To do: Switch "Elegance" to "Executive" in everything from the start of the items through the line containing "沖縄青の洞窟ダイビングショップ【マリンクラブクレアブログ】", both included, and keep everything else unchanged. Give back those lines only, leaving the pictures out.

Working data:
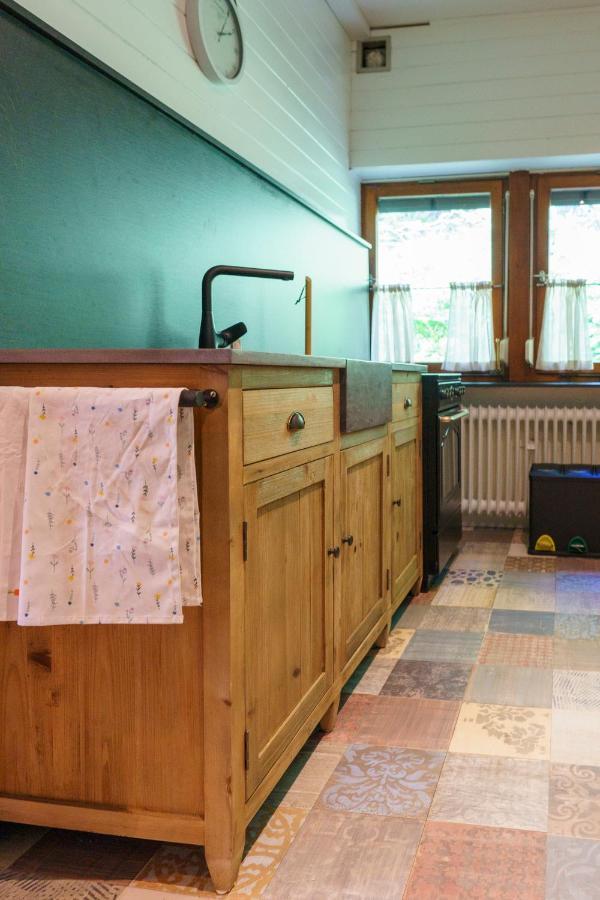 Waldhaeuschen Am Sonnenhof Βίλα Κάσελ Εξωτερικό φωτογραφία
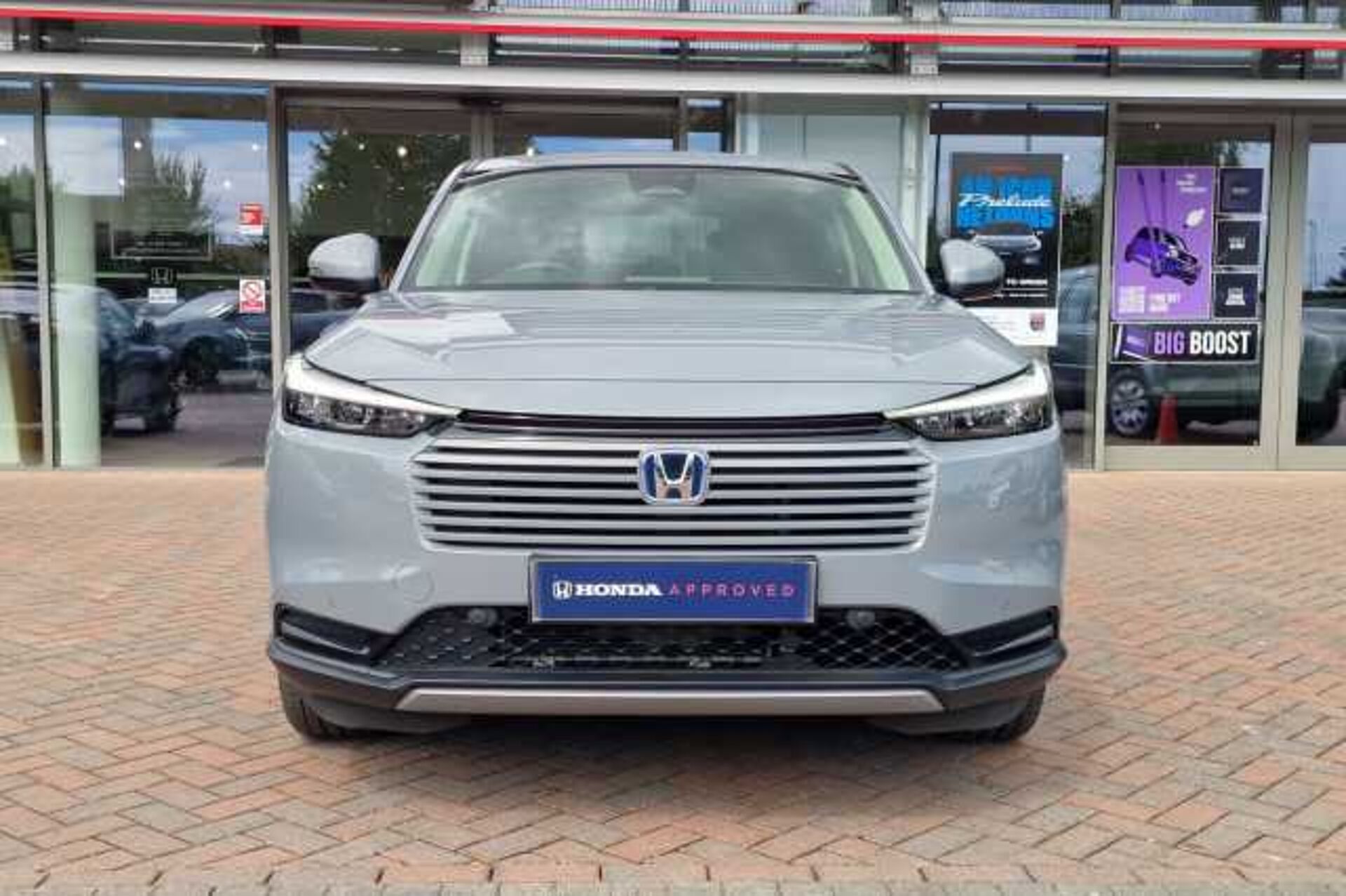 Honda HR-V e:HEV Elegance 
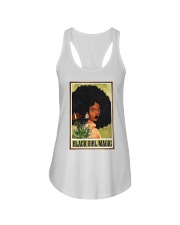 Black Girl Magic Ladies Flowy Tank tile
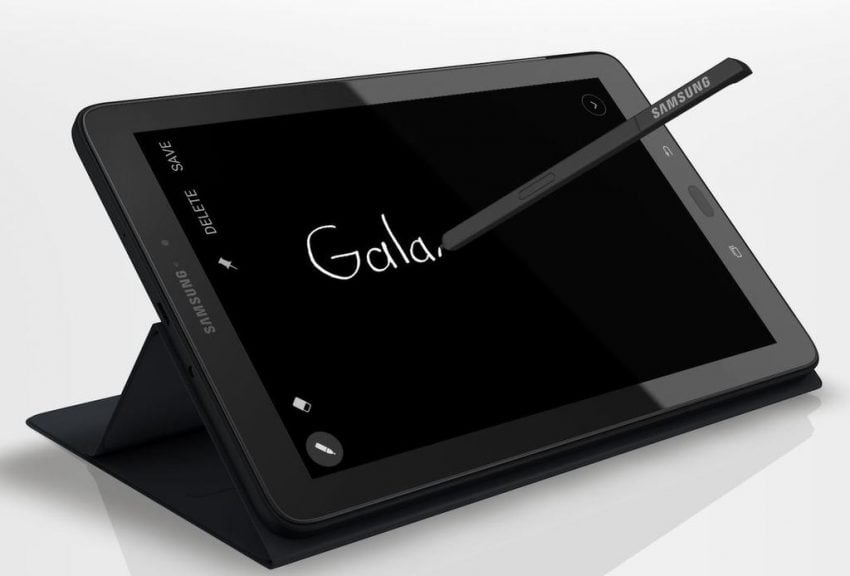 Samsung Galaxy Tab A 10.1 2016 z S-Pen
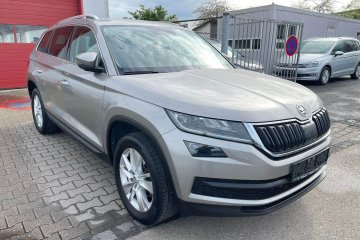 Skoda Kodiaq 2.0 TDI DSG Soleil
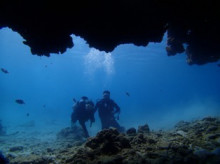 沖縄青の洞窟ダイビングショップ【マリンクラブクレアブログ】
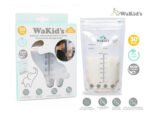 Bolsas Para Almacenar Leche Materna X 30 Unidades Wa Kids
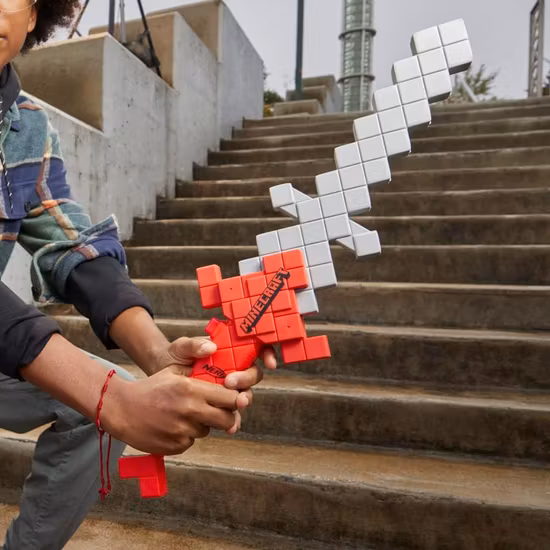 Nerf Minecraft Heartstealer Svärd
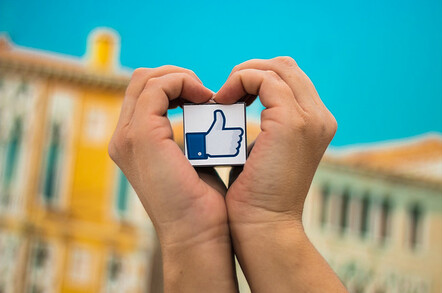 Facebook Like. Credit: AlesiaKan https://www.shutterstock.com/gallery-164152730p1.html / Shutterstock.com Release Information: Editorial Use Only.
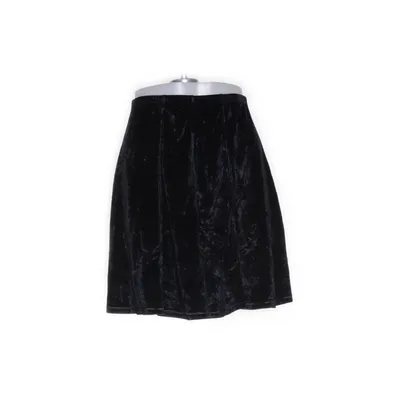 Nederdel (Sort) fra Huit Acetat, Elastan, Nylon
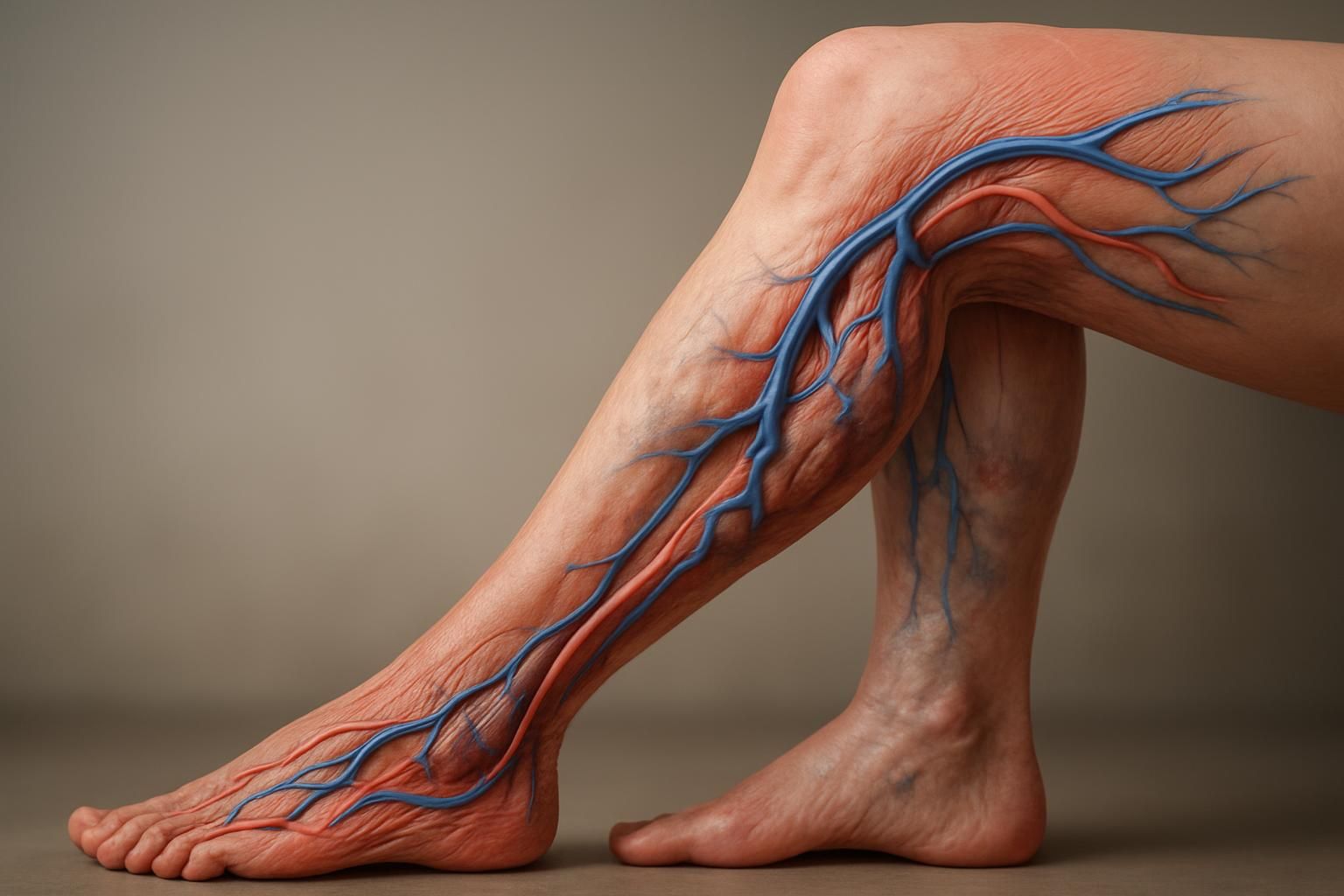 découvrez comment reconnaître les symptômes liés à la circulation sanguine dans les jambes et comprenez les causes principales pour mieux prévenir et traiter ces troubles.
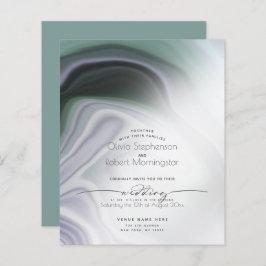 Orçamento Mas Bonita Dusty Jade Lilac Agate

Response box:
 Waldhaeuschen Am Sonnenhof Βίλα Κάσελ Εξωτερικό φωτογραφία
 Honda HR-V e:HEV Executive 
 Black Girl Magic Ladies Flowy Tank tile
 Samsung Galaxy Tab A 10.1 2016 z S-Pen
 Skoda Kodiaq 2.0 TDI DSG Soleil
 沖縄青の洞窟ダイビングショップ【マリンクラブクレアブログ】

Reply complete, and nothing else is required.